Dr. Nagesh Mahanthappa is President and CEO of Scholar Rock, LLC – a Boston-area biotechnology start-up focused on the discovery and development of a novel class of biologic therapeutics.  He was most recently a founding employee and Vice President, Corporate Development at Avila Therapeutics, Inc, which was acquired by Celgene Corporation in early 2012.  Avila was a venture-backed, biotech focused on the discovery and development of novel, covalent, small molecule therapeutics for the treatment of cancer, autoimmune, and viral diseases.  Prior to Avila, Dr.
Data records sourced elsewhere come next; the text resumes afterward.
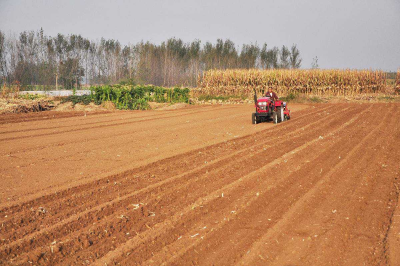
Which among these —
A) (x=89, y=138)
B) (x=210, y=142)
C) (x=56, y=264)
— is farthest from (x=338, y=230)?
(x=89, y=138)

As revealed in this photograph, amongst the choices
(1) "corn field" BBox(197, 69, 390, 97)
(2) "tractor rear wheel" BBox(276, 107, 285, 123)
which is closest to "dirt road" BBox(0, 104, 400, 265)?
(2) "tractor rear wheel" BBox(276, 107, 285, 123)

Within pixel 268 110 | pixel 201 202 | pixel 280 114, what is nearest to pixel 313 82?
pixel 280 114

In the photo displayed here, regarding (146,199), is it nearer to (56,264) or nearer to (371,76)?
(56,264)

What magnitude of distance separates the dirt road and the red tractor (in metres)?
3.87

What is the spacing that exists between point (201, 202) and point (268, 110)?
9.75 meters

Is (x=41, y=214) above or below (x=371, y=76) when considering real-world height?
below

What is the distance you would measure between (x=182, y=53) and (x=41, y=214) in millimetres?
64166

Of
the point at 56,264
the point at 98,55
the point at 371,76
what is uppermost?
the point at 98,55

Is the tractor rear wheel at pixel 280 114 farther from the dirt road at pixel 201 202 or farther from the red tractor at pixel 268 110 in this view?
the dirt road at pixel 201 202

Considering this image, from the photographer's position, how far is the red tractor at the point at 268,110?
14.9 metres

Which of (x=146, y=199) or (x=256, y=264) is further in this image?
(x=146, y=199)

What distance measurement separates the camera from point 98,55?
5762 centimetres

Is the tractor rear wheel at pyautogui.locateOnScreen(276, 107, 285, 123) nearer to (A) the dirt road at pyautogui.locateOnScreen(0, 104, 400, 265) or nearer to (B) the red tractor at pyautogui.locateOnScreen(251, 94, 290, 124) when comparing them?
(B) the red tractor at pyautogui.locateOnScreen(251, 94, 290, 124)

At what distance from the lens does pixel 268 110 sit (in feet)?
48.9
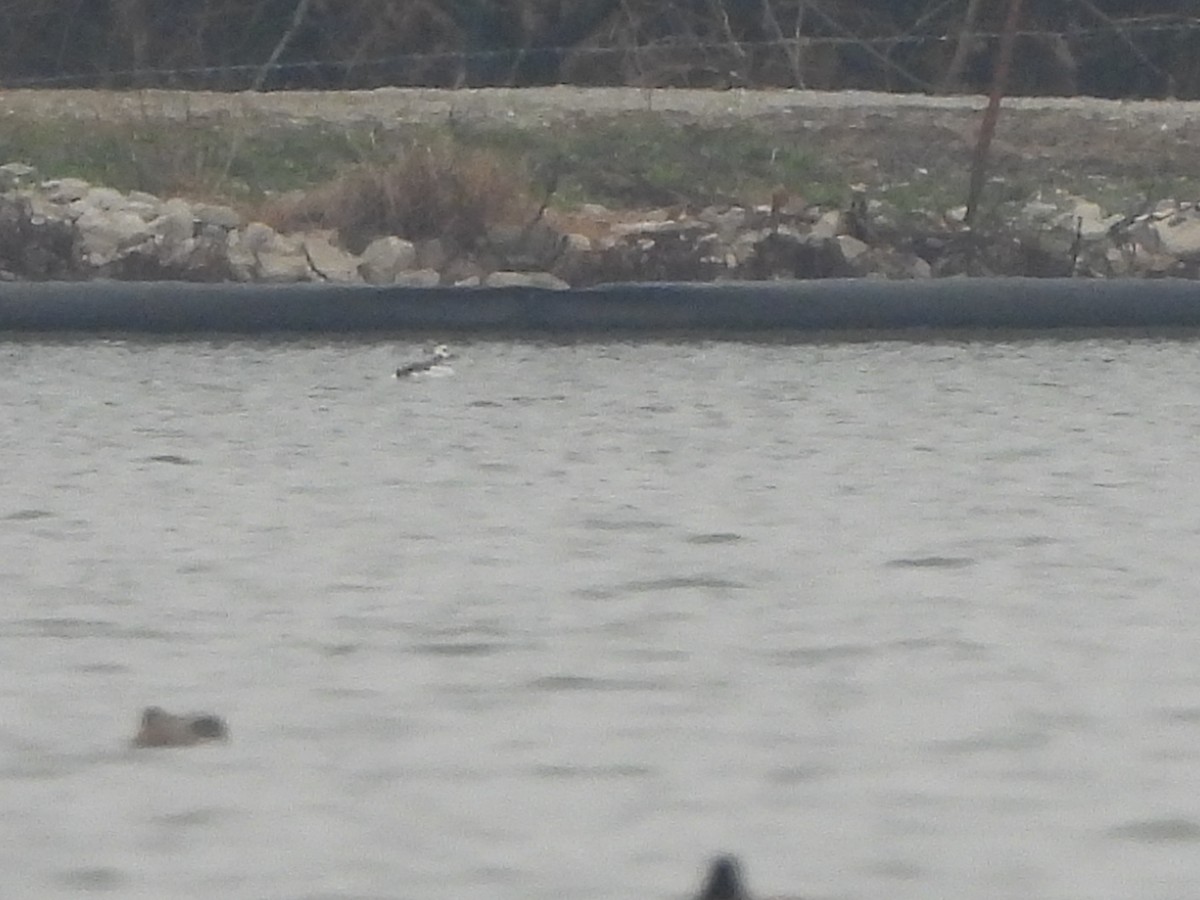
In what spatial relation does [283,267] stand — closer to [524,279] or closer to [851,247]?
[524,279]

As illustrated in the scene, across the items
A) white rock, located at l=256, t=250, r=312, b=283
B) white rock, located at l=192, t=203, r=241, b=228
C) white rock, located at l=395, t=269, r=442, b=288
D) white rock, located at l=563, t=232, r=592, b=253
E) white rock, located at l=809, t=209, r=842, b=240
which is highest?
white rock, located at l=809, t=209, r=842, b=240

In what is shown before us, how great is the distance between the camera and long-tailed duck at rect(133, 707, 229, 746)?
568cm

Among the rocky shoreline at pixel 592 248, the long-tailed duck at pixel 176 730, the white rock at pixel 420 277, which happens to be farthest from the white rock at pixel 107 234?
the long-tailed duck at pixel 176 730

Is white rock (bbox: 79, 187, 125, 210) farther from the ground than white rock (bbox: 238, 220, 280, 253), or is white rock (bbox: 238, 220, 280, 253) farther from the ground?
white rock (bbox: 79, 187, 125, 210)

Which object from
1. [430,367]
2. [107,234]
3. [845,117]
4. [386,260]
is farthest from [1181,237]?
[430,367]

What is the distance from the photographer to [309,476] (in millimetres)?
10031

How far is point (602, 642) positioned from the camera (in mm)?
6805

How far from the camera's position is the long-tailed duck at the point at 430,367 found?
13133mm

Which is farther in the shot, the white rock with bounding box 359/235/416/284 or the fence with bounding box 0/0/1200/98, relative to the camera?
the fence with bounding box 0/0/1200/98

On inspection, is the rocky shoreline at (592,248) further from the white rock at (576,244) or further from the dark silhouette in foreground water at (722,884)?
the dark silhouette in foreground water at (722,884)

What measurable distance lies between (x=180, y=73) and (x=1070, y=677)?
797 inches

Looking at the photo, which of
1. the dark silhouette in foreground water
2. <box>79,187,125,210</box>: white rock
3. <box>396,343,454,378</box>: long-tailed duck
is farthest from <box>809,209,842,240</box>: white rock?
the dark silhouette in foreground water

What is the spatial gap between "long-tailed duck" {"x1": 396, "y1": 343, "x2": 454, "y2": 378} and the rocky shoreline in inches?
109

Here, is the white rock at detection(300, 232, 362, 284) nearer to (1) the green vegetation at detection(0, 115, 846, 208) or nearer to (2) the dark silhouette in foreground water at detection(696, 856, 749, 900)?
(1) the green vegetation at detection(0, 115, 846, 208)
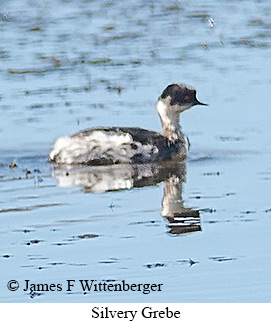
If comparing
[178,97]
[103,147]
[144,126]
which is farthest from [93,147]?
[144,126]

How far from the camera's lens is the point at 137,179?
1454 cm

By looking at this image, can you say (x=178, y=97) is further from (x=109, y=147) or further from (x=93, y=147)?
(x=93, y=147)

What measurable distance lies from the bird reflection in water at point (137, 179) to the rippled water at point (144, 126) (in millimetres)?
35

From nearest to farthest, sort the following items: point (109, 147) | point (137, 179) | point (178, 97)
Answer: point (137, 179), point (109, 147), point (178, 97)

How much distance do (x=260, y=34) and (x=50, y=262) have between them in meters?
13.1

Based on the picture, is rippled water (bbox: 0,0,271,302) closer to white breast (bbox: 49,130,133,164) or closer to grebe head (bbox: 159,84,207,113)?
white breast (bbox: 49,130,133,164)

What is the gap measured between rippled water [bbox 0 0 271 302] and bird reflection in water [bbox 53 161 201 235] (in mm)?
35

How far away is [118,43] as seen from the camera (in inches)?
902

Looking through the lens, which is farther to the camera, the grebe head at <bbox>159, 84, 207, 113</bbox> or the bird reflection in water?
the grebe head at <bbox>159, 84, 207, 113</bbox>

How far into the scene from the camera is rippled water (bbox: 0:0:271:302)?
1059 cm

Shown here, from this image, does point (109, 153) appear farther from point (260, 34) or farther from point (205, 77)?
point (260, 34)

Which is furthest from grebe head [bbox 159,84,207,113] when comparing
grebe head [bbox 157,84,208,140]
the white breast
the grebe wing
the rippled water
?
the white breast

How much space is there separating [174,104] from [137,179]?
187 cm

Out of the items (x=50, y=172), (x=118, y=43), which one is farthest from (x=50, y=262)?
(x=118, y=43)
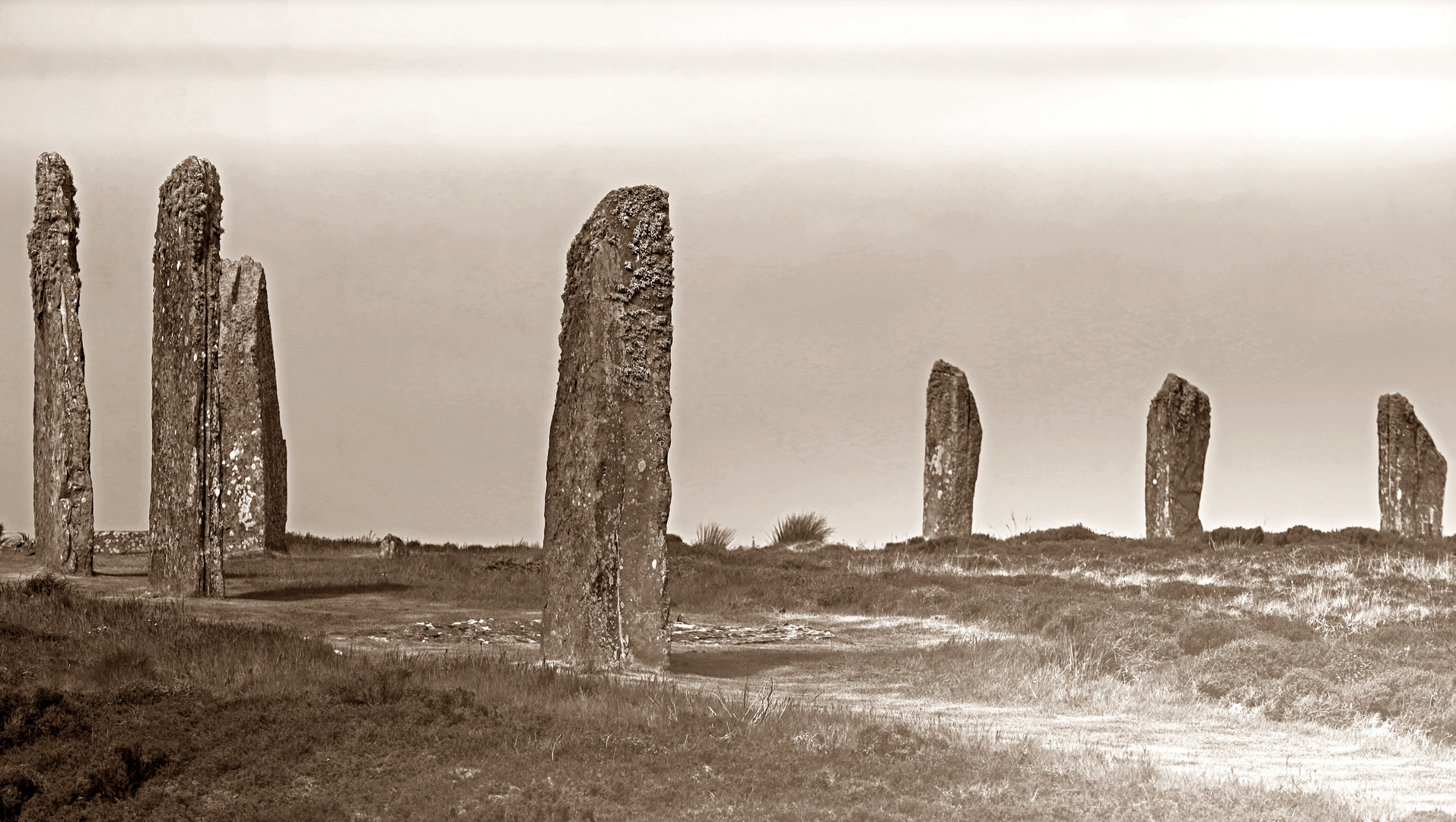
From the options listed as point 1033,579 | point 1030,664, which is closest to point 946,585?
point 1033,579

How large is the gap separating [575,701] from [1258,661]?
7.29 metres

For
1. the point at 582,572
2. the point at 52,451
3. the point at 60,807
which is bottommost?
the point at 60,807

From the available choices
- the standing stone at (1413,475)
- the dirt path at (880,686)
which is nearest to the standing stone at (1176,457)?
the standing stone at (1413,475)

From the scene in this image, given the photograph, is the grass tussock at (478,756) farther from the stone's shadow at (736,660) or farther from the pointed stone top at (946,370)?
the pointed stone top at (946,370)

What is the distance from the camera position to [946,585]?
2297cm

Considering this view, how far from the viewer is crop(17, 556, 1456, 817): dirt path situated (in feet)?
34.6

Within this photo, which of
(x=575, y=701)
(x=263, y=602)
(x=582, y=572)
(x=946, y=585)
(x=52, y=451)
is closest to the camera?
(x=575, y=701)

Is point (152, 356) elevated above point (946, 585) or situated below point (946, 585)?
above

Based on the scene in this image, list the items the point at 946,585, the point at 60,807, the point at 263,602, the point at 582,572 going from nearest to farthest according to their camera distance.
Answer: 1. the point at 60,807
2. the point at 582,572
3. the point at 263,602
4. the point at 946,585

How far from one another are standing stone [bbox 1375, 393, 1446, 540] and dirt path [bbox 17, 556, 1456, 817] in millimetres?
21275

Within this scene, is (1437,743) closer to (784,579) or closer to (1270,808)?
(1270,808)

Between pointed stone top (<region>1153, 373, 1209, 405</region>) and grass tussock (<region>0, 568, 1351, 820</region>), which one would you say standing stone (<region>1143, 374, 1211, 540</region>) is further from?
grass tussock (<region>0, 568, 1351, 820</region>)

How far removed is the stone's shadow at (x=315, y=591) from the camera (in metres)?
19.3

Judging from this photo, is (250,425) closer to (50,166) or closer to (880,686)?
(50,166)
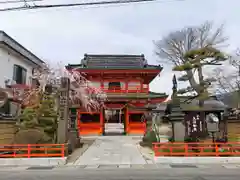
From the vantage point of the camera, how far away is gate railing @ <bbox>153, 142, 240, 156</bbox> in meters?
12.9

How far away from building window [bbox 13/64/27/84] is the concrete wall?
1002 cm

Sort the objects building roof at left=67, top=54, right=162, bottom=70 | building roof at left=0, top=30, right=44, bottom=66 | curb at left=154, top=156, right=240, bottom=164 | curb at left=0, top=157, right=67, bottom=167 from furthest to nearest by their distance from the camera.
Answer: building roof at left=67, top=54, right=162, bottom=70 < building roof at left=0, top=30, right=44, bottom=66 < curb at left=154, top=156, right=240, bottom=164 < curb at left=0, top=157, right=67, bottom=167

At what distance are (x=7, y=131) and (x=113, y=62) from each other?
20.8 metres

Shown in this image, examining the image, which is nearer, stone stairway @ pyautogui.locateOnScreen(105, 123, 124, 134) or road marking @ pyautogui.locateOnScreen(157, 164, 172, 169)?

Mahanthappa was a founding employee of Alnylam Pharmaceuticals, the first biotech established to discover and develop therapeutics based on RNA interference (“RNAi”) and rose to the position of Vice President, Scientific & Strategic Development.  He was previously Manager, Business Development at Vertex Pharmaceuticals, and held a series of positions with increasing scientific and commercial responsibility at Ontogeny (now a part of Curis, Inc.).  Dr. Mahanthappa entered the biotech industry as a Staff Scientist at Cambridge NeuroScience.  Dr. Mahanthappa was also a founder of TwistDx, a DNA diagnostics company acquired by Inverness Medical Innovations (now Alere, Inc.) in 2010.

Dr. Mahanthappa completed his post-doctoral training at E.K. Shriver Center for Mental Retardation (then an affiliate of Massachusetts General Hospital) and Harvard Medical School after receiving his PhD degree in Neurobiology from the California Institute of Technology.  Dr. Mahanthappa received his BA degree in Biology and Chemistry from the University of Colorado, and his MBA from the F.W. Olin Graduate School of Management at Babson College (Wellesley, Massachusetts).

 

Pamela N. Munster, MD
Director, Developmental Therapeutics, UCSF

Dr. Munster received her medical degree from the University of Bern, Switzerland; completed her residency in Internal Medicine at Indiana University Medical Center then moved to Memorial Sloan-Kettering Cancer Center, New York for her oncology and hematology fellowship. She continued at Memorial Sloan Kettering as a faculty member in the breast cancer program before joining the Division of Breast Oncology and Experimental Therapeutics Program at H. Lee Moffitt Cancer Center and Research Institute, Tampa, Florida. Dr. Munster served as the Scientific Director of Breast Research and Co-Chair of the Phase I Program at Moffitt for six years prior to moving to San Francisco.

Currently Dr. Munster is Professor in Residence at the University of California, San Francisco where she is Program Leader for the Developmental Therapeutics Program and the Director of Early Phase Clinical Trials Program at the Helen Diller Family Comprehensive Cancer Center. Her basic laboratory research interests are in the area of developing novel targeted therapy for the treatment of breast cancer and their integration into current treatment strategies. Dr. Munster’s research interest involves basic research studies on epigenetic modification of DNA repair and therapy resistance. Her laboratory is involved in several projects testing HDAC inhibitors reverse hormone therapy resistance in breast cancer and to potentiate chemotherapy by inhibiting DNA repair. Dr. Munster’s clinical research interests are in the area of early anti-tumor drug development with focus on drugs that target the HER kinase family and PI3k/mTOR pathway.

Dr. Munster has published in numerous scientific journals and has given lectures on topics such as the management of metastatic breast cancer, breast cancer receptors, clinical trials and translational research.